◆ **Jobs**
1 > In the article on solar fences, what three factors does the International Energy Agency give for the sharp fall in solar module prices?
2 > Carry on the article about solar fences from the point where it stops.

◆ **Reading passage**
--- --- ---

The image appears designed to be shared on social media: a fence made with vertical solar panels that, in addition to enclosing a property, generates electricity. But behind this anecdote lies a deeper economic signal. In Europe, solutions are beginning to emerge that turn fences, boundaries, agricultural zones, parking lots, or industrial perimeters into photovoltaic surfaces. And the explanation isn’t solely about sustainability but also about cost.
For decades, the photovoltaic logic was fairly straightforward: orient panels toward the sun, tilt them at the right angle, and maximize production per square meter. Installing modules completely vertically seemed like a bad idea technically because they miss some of the direct radiation that a tilted installation on roof or ground would capture.
That reasoning remains valid if you only consider the maximum efficiency of the panel. But the economics of solar energy have changed so much that the question is no longer always “how much does this module produce under optimal conditions?” but rather “what is the cost of this surface, and what return does it generate compared to a passive alternative?” In that calculation, a solar fence begins to compete with traditional materials that produce nothing.
When the panel shifts from energy equipment to building material
The plummeting cost of photovoltaic modules has been one of the biggest industrial shifts of the last decade. The International Energy Agency noted that solar module prices fell sharply due to increased inventories, overcapacity, and competition among manufacturers. Bruegel has also documented how the decline in polysilicon and the pressure from Chinese manufacturing pushed panel prices to historic lows in 2023 and 2024.
This context explains why it is now sensible to talk about “solar-as-building-material”: solar energy as a construction element. If a developer, factory, or farm needs to build a barrier, the choice is no longer just bricks versus metal or wood. It adds a fourth option: a structure with bifacial photovoltaic modules capable of capturing light on both sides, generating income or energy savings for years.

--- --- ---

◆ **Data**

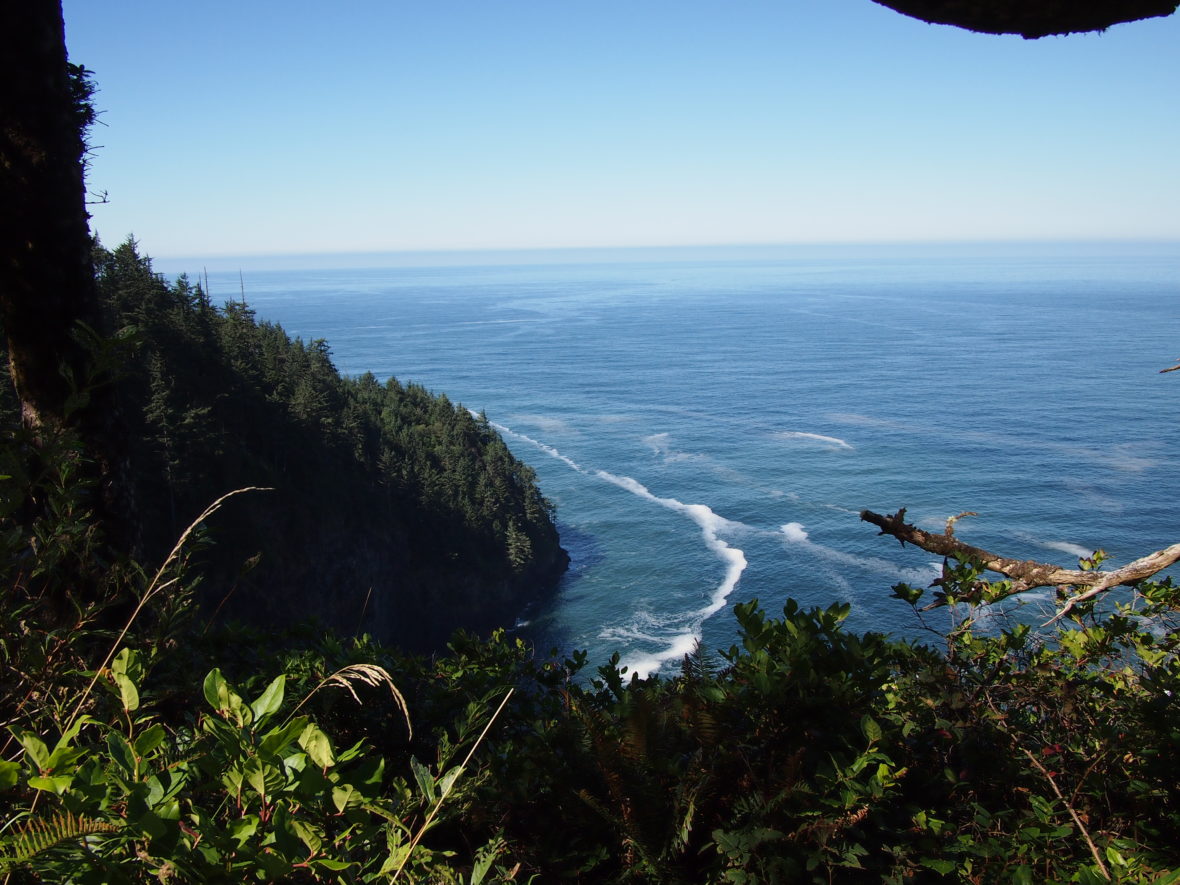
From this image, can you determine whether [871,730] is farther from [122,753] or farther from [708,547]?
[708,547]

--- --- ---

◆ **Responses by task**
1 > Increased inventories, overcapacity, and competition among manufacturers.

2 >
This is not just theoretical. Companies like Next2Sun market vertical solar fences with bifacial modules for homes, businesses, and agricultural applications. Hydro announced in 2022 the construction of a solar fence at its extrusion plant in Offenburg, Germany, with photovoltaic panels on both sides and an estimated annual production of 85 MWh. In the UK, suppliers offer kits or mounting systems for fences, mainly aimed at homes and small installations.
The key financial aspect lies in the difference between a passive asset and a productive one. A conventional wall serves a purpose: to delimit, protect, or separate. A solar fence fulfills that same function and additionally produces electricity. Although a vertical module might not match the performance of a well-oriented rooftop, it can lower bills, cover nearby consumption, or generate income depending on each country’s regulatory framework.
Verticality isn’t always a flaw
Placing panels at 90 degrees reduces direct sunlight capture during many hours of the day, but it doesn’t render the installation useless. Bifacial modules change the calculation because they use light on both sides and can perform better at different times than a traditional south-facing setup.
In east-west vertical configurations, production tends to be more evenly distributed between morning and afternoon. This could be advantageous in markets where the value of electricity depends not just on the total kilowatt-hours generated yearly, but also on when they are produced. An installation that produces slightly less overall but more during high-demand or high-price hours can have a compelling economic profile.
Fraunhofer ISE reports on photovoltaic systems in Germany indicate that vertical east-west bifacial modules can supply more electricity in the morning and evening, reducing the typical noon peak of south-facing plants. The International Energy Agency’s technical report on bifacial modules also notes that east-west vertical systems show high bifacial gains under certain conditions.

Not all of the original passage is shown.